Numerical developments for short-pulsed Near Infra-Red laser spectroscopy. Part II: inverse treatment

Abstract

Indirect optical spectroscopy or tomography, that is, mapping of optical properties in scattering and absorption inside a medium given a set of measurements at the boundaries, is highly dependent on the radiative transfer model used to track radiative energy propagation in semi-transparent materials. In the first part of this study, a numerical tool adapted for treating radiative transfer in the frame of short-pulsed laser beam interaction with non-homogeneous matter has been presented. In this paper, it is intended to show how such numerical tools can undergo inversion through adjoint treatment or reverse differentiation. Adjoint models, as well as reverse differentiation, are used in order to allow an efficient computation of the gradient, in the unknown optical parameters space, of an objective or cost function estimating the residual between data obtained at the boundary and predictions by numerical simulations.

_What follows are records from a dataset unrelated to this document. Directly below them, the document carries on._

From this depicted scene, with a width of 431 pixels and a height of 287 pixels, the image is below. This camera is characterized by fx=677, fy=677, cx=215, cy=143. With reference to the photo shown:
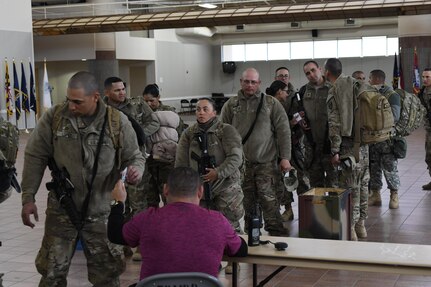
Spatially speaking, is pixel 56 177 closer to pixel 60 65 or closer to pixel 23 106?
pixel 23 106

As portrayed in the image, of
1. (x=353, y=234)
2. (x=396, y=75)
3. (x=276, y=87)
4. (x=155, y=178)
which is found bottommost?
(x=353, y=234)

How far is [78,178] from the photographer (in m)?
4.20

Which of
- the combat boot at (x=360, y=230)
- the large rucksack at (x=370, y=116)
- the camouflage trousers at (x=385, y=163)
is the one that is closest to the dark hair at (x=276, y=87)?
the large rucksack at (x=370, y=116)

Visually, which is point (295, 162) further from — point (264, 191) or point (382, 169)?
point (382, 169)

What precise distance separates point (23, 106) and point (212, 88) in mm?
16177

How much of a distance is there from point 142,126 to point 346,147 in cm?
204

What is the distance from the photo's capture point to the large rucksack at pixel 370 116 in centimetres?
661

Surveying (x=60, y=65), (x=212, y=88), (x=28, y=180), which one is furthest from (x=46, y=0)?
(x=28, y=180)

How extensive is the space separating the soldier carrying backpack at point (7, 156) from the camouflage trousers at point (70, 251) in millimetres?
524

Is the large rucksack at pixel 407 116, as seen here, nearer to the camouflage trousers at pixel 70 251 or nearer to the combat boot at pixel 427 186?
the combat boot at pixel 427 186

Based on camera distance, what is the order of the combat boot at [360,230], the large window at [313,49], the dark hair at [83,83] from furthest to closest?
the large window at [313,49]
the combat boot at [360,230]
the dark hair at [83,83]

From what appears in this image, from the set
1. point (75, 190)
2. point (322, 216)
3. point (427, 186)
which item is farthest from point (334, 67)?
point (427, 186)

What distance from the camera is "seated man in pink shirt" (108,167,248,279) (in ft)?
10.5

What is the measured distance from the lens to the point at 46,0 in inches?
1203
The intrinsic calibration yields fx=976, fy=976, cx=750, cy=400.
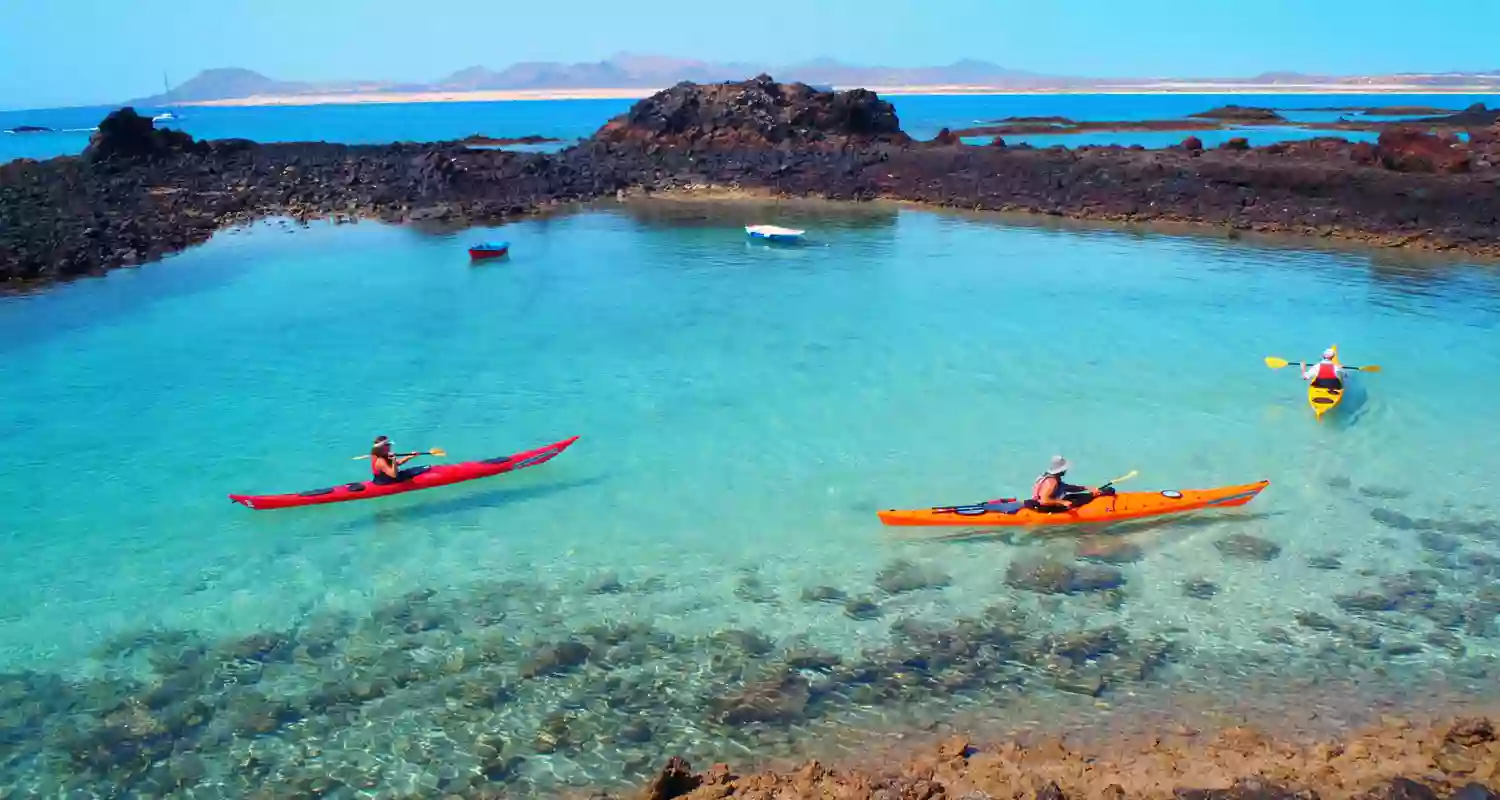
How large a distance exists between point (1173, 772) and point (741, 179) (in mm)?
42396

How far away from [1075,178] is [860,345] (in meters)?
24.6

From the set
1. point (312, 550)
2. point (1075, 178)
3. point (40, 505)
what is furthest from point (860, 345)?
point (1075, 178)

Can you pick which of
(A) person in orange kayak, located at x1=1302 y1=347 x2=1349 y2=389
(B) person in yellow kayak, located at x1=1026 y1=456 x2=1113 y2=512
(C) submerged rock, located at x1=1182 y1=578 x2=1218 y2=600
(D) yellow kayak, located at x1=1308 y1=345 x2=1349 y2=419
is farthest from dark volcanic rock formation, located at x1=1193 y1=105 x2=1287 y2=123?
(C) submerged rock, located at x1=1182 y1=578 x2=1218 y2=600

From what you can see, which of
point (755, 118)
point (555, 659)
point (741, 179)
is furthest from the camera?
point (755, 118)

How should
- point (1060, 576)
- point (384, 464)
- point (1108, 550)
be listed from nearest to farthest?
point (1060, 576) → point (1108, 550) → point (384, 464)

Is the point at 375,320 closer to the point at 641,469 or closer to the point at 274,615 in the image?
the point at 641,469

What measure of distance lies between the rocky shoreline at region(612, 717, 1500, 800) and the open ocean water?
0.65 metres

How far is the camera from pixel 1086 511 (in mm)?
12875

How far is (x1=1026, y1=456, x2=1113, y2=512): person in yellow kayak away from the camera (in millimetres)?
12781

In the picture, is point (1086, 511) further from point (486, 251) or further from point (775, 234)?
point (486, 251)

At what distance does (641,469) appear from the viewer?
1534 centimetres

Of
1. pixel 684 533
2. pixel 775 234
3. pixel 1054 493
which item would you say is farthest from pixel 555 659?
pixel 775 234

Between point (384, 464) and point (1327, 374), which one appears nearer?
point (384, 464)

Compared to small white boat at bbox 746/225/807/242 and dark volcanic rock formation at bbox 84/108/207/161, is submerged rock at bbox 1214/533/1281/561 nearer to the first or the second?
small white boat at bbox 746/225/807/242
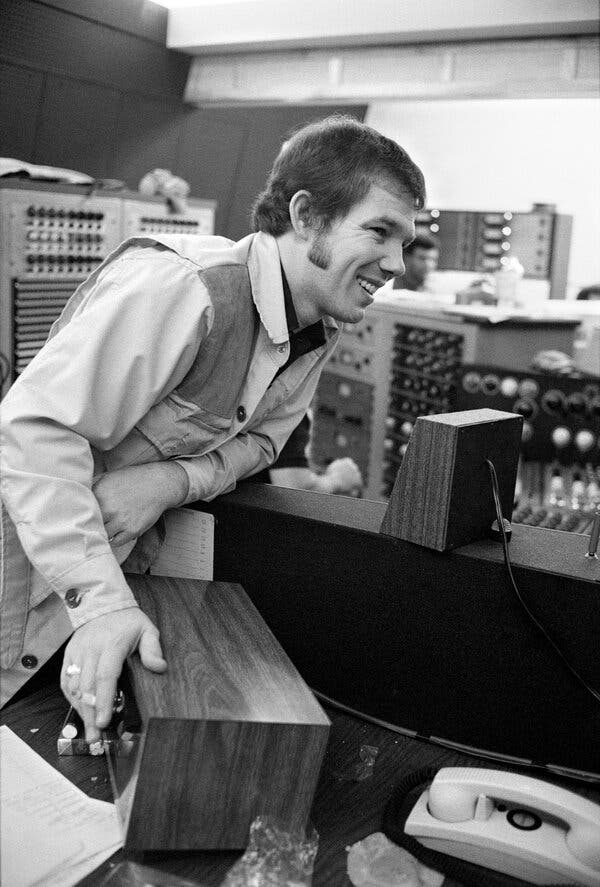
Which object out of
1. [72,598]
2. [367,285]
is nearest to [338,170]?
[367,285]

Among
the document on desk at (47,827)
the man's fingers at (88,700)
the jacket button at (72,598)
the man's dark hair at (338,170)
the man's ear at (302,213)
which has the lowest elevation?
the document on desk at (47,827)

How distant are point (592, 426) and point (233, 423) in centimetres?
166

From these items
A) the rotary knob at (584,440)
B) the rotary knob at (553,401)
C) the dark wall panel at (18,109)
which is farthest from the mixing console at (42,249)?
the rotary knob at (584,440)

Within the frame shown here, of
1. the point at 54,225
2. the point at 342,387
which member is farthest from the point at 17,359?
the point at 342,387

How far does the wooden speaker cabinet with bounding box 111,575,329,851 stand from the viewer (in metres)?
0.86

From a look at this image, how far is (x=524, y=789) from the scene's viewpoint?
3.09ft

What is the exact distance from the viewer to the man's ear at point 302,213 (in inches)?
54.7

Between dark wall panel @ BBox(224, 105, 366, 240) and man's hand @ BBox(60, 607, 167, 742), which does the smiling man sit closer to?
man's hand @ BBox(60, 607, 167, 742)

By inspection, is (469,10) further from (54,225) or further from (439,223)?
(54,225)

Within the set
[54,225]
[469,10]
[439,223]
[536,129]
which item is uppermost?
[536,129]

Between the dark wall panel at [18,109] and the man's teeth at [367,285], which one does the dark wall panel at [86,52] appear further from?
the man's teeth at [367,285]

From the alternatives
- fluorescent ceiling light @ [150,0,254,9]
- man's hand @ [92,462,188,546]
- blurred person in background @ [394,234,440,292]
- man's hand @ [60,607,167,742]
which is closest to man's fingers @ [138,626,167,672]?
man's hand @ [60,607,167,742]

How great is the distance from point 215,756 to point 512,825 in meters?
0.34

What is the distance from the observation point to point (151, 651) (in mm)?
993
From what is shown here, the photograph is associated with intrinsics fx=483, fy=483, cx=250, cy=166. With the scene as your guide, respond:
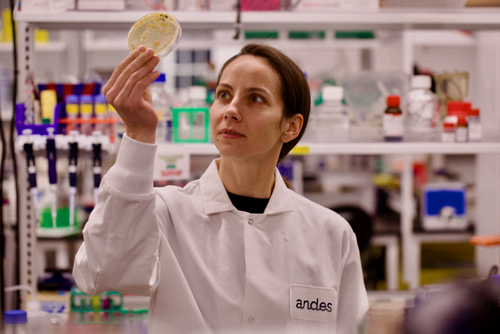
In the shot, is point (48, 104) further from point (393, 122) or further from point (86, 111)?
point (393, 122)

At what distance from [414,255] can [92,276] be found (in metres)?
2.80

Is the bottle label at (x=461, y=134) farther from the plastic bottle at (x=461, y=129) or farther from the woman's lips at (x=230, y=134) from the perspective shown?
the woman's lips at (x=230, y=134)

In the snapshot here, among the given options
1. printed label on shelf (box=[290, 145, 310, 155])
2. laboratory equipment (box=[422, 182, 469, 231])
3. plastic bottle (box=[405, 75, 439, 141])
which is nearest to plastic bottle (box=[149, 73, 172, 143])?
printed label on shelf (box=[290, 145, 310, 155])

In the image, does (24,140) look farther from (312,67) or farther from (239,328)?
(312,67)

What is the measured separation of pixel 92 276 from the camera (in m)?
1.06

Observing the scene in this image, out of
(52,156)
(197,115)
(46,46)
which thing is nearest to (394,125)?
(197,115)

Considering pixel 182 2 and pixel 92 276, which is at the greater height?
pixel 182 2

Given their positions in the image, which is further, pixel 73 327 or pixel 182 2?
pixel 182 2

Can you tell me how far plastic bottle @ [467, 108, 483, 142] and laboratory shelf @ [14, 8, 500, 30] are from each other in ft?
1.13

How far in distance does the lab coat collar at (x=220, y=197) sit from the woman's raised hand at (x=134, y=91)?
35 centimetres

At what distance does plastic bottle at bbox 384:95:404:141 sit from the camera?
5.86 ft

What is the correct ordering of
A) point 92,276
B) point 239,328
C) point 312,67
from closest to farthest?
point 92,276 → point 239,328 → point 312,67

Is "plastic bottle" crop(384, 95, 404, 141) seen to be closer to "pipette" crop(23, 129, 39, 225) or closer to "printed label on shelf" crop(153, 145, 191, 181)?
"printed label on shelf" crop(153, 145, 191, 181)

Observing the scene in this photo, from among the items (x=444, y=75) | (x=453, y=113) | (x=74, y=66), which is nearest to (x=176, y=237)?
(x=453, y=113)
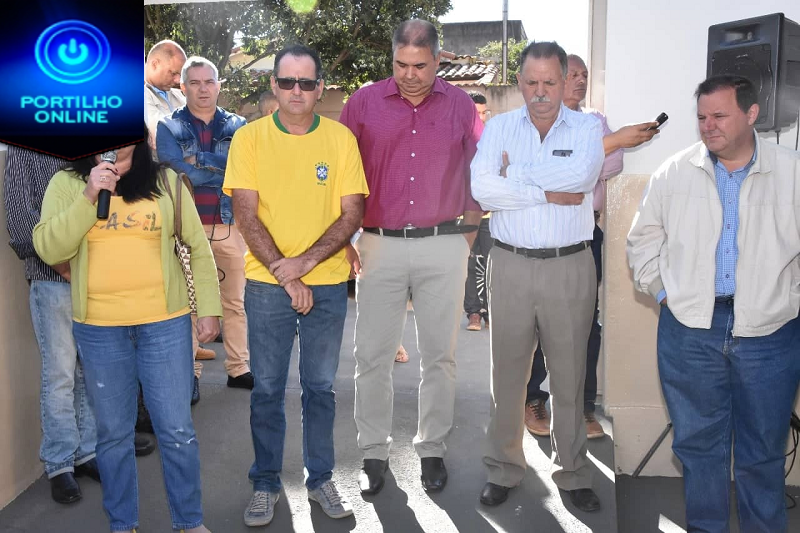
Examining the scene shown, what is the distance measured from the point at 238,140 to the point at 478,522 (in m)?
1.99

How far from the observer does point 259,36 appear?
53.0ft

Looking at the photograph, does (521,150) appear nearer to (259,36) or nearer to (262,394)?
(262,394)

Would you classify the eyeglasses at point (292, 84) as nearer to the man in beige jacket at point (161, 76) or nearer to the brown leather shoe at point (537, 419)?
the man in beige jacket at point (161, 76)

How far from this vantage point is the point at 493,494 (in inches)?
145

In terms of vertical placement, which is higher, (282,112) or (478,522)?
(282,112)

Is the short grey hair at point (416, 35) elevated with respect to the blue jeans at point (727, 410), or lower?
elevated

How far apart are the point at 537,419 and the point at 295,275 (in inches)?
80.5

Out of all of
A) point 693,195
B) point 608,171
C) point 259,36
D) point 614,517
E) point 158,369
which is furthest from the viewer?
point 259,36

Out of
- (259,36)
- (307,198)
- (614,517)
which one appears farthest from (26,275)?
(259,36)

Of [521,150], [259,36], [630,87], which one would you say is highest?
[259,36]

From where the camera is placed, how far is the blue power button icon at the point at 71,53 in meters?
5.77

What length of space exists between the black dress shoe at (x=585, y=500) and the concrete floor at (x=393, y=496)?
31mm

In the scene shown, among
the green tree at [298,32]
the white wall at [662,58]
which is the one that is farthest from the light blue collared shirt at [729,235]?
the green tree at [298,32]

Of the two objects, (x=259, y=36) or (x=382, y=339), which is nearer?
(x=382, y=339)
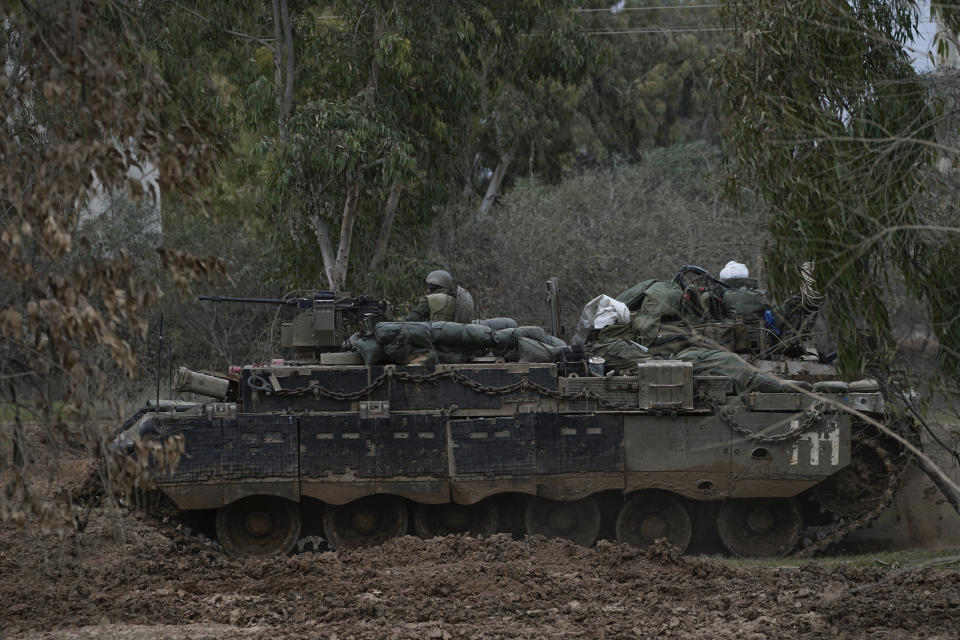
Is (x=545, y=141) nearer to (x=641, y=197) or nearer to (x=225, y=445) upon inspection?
(x=641, y=197)

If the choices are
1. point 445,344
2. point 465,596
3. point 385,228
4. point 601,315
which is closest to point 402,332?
point 445,344

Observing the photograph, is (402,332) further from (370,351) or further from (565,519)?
(565,519)

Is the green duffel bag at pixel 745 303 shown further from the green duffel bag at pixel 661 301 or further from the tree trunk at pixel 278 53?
the tree trunk at pixel 278 53

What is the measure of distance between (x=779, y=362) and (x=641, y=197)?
13830 mm

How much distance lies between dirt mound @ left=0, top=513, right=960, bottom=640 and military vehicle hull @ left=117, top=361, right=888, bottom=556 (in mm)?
992

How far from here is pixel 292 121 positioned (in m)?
16.8

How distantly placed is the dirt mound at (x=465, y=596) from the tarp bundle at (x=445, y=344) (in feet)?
6.69

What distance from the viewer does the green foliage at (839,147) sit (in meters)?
7.30

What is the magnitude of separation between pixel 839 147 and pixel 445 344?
5150 mm

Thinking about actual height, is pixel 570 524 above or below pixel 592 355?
below

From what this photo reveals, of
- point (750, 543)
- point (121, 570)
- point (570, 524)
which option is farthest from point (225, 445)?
point (750, 543)

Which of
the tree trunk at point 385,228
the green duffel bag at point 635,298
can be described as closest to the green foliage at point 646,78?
the tree trunk at point 385,228

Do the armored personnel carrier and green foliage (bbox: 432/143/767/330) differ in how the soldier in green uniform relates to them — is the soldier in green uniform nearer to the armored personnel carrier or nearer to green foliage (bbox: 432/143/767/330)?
the armored personnel carrier

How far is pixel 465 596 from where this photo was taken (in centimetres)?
840
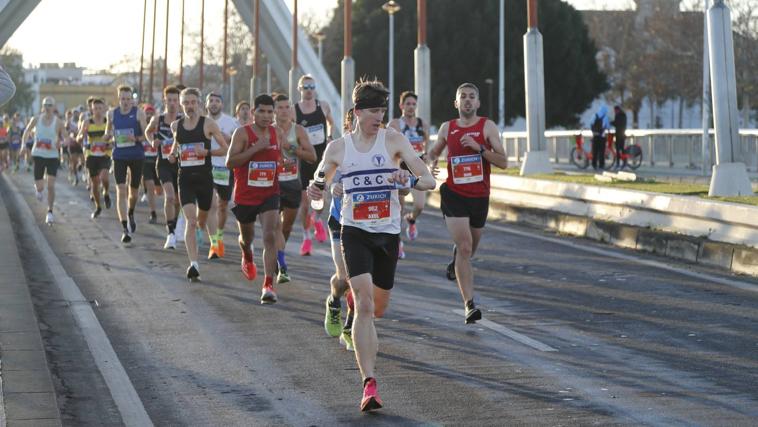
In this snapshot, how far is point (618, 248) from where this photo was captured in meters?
18.1

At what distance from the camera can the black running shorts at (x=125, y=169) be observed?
20266mm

This gradient is a crucial indication as to update, through line minimization, the set of internal optical properties of the medium. First, the theoretical background of the inverse treatments, both reverse differentiation and adjoint model, for the transient radiative transfer equation model introduced in Part I is developed. Second, different reconstruction configurations are presented. Time-dependent sampling and time filtering effects of the measurements are addressed. Image reconstructions from simulated data are achieved for material phantoms of simple geometry.